Set task
According to the text below on helping shy children at school, what kind of preschool should a highly introverted and shy child be enrolled in?

Talk Them Out of Self-Doubt
They may not have any friends at school or they’ve faced scenarios where they feel like they’re “weird” to be friends with anyone. Of course, the negativity can bring in some self-doubt but remind them that they can be friends with anyone and that they shouldn’t be shy because of who they are as people. Remind them that everyone is weird in their own way and that people who share the same weirdness become friends! Help them become confident in putting themselves out there to meet new people during school.
Preparation is Key
It’s no doubt that preparing them for school can be quite the challenge. When it comes to being introduced to an unfamiliar environment, new scenarios can be daunting for a shy child, especially when it comes introducing themselves to other people. Let them know that they may be seated with other people they don’t know too well and that they will meet other kids during recess and lunch. If they know what to expect, their anxiety can be reduced, making it easier for them to transition to school.
Find A Preschool That Suits Their Personality
If you know you’re child is highly introverted and shy, enrol them in a preschool that allows teachers to have smaller-sized classrooms. Working in an environment that suits their personality can allow them to thrive academically and creatively. It will also provide them the opportunity to get to know their peers more closely, providing room to bond with each other.

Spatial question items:
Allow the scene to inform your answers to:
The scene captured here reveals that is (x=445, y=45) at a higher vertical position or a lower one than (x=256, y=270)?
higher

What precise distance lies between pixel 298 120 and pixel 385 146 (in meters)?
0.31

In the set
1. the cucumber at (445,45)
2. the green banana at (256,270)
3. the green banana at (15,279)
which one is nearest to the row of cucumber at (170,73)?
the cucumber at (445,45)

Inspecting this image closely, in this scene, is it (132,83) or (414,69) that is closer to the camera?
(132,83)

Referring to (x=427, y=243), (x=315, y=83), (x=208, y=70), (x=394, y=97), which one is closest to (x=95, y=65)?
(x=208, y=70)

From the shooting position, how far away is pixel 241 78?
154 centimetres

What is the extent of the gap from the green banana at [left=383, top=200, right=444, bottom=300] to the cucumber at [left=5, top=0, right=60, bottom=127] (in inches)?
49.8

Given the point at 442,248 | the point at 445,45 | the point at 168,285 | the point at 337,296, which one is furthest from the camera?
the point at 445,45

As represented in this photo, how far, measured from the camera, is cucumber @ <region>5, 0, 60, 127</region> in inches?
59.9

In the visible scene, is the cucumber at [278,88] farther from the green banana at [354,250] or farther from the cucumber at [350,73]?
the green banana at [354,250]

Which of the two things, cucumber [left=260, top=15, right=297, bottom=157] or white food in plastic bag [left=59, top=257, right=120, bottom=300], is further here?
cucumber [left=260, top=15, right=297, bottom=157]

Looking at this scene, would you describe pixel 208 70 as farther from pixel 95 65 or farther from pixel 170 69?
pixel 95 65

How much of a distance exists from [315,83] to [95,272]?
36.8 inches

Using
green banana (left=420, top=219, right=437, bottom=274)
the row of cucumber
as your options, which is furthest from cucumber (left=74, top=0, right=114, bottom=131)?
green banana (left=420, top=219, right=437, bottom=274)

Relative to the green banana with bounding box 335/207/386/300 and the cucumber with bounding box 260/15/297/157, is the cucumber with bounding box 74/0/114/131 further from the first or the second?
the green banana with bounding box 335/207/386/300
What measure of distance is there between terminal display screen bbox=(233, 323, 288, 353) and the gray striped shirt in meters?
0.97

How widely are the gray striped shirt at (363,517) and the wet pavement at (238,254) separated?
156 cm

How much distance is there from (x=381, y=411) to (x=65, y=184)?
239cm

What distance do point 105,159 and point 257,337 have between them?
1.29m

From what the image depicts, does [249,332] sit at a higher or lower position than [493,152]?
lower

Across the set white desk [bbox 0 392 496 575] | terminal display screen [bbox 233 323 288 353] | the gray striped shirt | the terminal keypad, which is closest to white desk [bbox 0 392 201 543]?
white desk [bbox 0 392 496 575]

Response to this exercise
One that allows teachers to have smaller-sized classrooms.